From the text below about Katsav's indictment and trial, list every attorney named as a prosecutor or as a member of Katsav's defense team.

------ Text shown ------

On 30 October 2007, the state prosecution told the High Court of Justice that it had changed its mind about the indictment on the basis of evidence from the two key complainants. The prosecution cited a meeting with Katsav's attorneys that highlighted contradictions in their testimony, including an affectionate letter from one of the complainants after the two rapes allegedly occurred.  The move garnered harsh criticism from the complainants' attorneys. Katsav called off the plea bargain in April 2008. According to one of his lawyers, Avigdor Feldman, he believed the prosecution did not have enough evidence to convict him.

Trial 
In March 2009, Katsav was formally indicted for rape and other sexual offenses in the Tel Aviv District Court. His trial took place between August 2009 and June 2010 before a panel of three judges, consisting of Presiding Judge George Karra and Justices Miriam Sokolov and Yehudit Shevach. Katsav's testimony began in January 2010. The prosecutors were Ronit Amiel and Nissim Merom, of the State Prosecutor's Office Central District Office. Katsav's defense team consisted of attorneys Zion Amir, Avigdor Feldman, and Avraham Lavi. The trial was held behind closed doors (as is customary in trials of sexual offenses) and a media ban was imposed on the details of the trial, witnesses and testimony. The ban was lifted in August 2010, when protocols of the trial were released.

In the absence of forensic evidence, prosecutors built their case almost entirely on witness testimony. According to legal experts, the similarities in the testimonies of the victims, who could not have known one another, would be instrumental in his conviction.

------ Provided material ------

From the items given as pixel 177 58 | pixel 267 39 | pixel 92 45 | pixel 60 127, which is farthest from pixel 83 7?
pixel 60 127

------

Exercise response:
- Ronit Amiel (prosecutor)
- Nissim Merom (prosecutor)
- Zion Amir (defense)
- Avigdor Feldman (defense)
- Avraham Lavi (defense)